**DOCUMENT EXTRACT:**
____

Hacker Newsnew | past | comments | ask | show | jobs | submitlogin

> I am sorry but I have such an aversion against the attitude of "we use xy because of historic reasons but hey actually it is really good because the design pattern that has proven crucial over the last 50 years imo is just overhead and you can just put some files here and there copy a bit of that and... "

I don't understand what your criticism is



My criticism is that php was designed to be a violation to mvc. The <?php> file header already a commitment to mixing front- and backend code (HTML + php in one file) inevitably leading to spaghetti code. The $annotation an inheritance from perl imo also a major distraction. also Laravel, other frameworks and newer php versions might try to tackle some of the historical tech debt embedded into the language but I personally don't see a point in revival of php altogether. I guess my point is to some degree subjectal and shaped by some major crimes I have stumbled upon when debugging. Even though the code in this repo looks fine, the mere use of php is reason enough for me to stay away from it altogether


I mean, you can do MVC in PHP if you want. I used perl long before I used PHP so the $annotation never bothered me.

____

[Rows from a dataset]
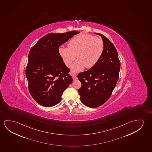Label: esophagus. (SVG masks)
<instances>
[{
  "instance_id": "obj_1",
  "label": "esophagus",
  "mask_w": 152,
  "mask_h": 152,
  "mask_svg": "<svg viewBox=\"0 0 152 152\" xmlns=\"http://www.w3.org/2000/svg\"><path fill=\"white\" fill-rule=\"evenodd\" d=\"M72 78H73V80H77L78 78H77V76L75 74H72Z\"/></svg>"
}]
</instances>
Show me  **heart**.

____

**OBJECTIVE 1:**
Answer these questions from the PHP discussion:
(a) Which design pattern does the critic say PHP was designed to violate?
(b) What does the critic say the <?php> file header already commits to?
(c) From which language is the $annotation described as an inheritance?
**OBJECTIVE 2:**
Reproduce the passage of the PHP discussion that begins at the words "I don't understand" and stops after the words "never bothered me.".
The items have no connection to the PHP discussion.

**COMPLETE OUTPUT 1:**
(a) MVC.
(b) Mixing front- and backend code, with HTML and PHP in one file.
(c) Perl.

**COMPLETE OUTPUT 2:**
I don't understand what your criticism is



My criticism is that php was designed to be a violation to mvc. The <?php> file header already a commitment to mixing front- and backend code (HTML + php in one file) inevitably leading to spaghetti code. The $annotation an inheritance from perl imo also a major distraction. also Laravel, other frameworks and newer php versions might try to tackle some of the historical tech debt embedded into the language but I personally don't see a point in revival of php altogether. I guess my point is to some degree subjectal and shaped by some major crimes I have stumbled upon when debugging. Even though the code in this repo looks fine, the mere use of php is reason enough for me to stay away from it altogether


I mean, you can do MVC in PHP if you want. I used perl long before I used PHP so the $annotation never bothered me.